Often, a major life event makes us consider life insurance for the first time. For example, getting married, having a child, buying our first property, losing a loved one or dare I say experiencing a global viral pandemic!
However, if you are able to be proactive and arrange cover in your early 20s you can secure cover for just a few pence a day, locking in these super-low premiums for decades to come. This could provide financial security regardless of how your life develops in the future.
Your smoking status also has a major impact on the cost of your life insurance, as it is closely linked with a number of serious medical conditions. What’s more, as we age the impact of smoking on the cost of cover only increases.

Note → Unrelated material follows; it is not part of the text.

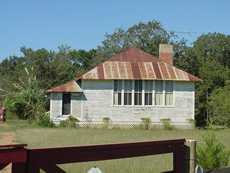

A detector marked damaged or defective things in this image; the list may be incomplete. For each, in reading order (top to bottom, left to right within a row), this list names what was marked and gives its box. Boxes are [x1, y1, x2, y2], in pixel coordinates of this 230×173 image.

rusted metal roof [77, 47, 201, 81]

For example, premiums cost around one third more for a 30-year-old smoker, but 100% more for a 50-year-old smoker, when compared to that of a non-smoker.
Why not make 2021 the year you quit smoking, and then use the money you have saved to take out life insurance?
These are unprecedented times in which we are living in, especially within the teaching world.
In truth, I am not sure schooling or life more generally will ever be the same. However, securing life cover can at least ensure our loved ones are provisioned for financially whatever happens in the future.
Leaving you and your family to concentrate of being happy, healthy and enjoying a good work/life balance, without the financial worry.
I hope you have found this article useful and informative.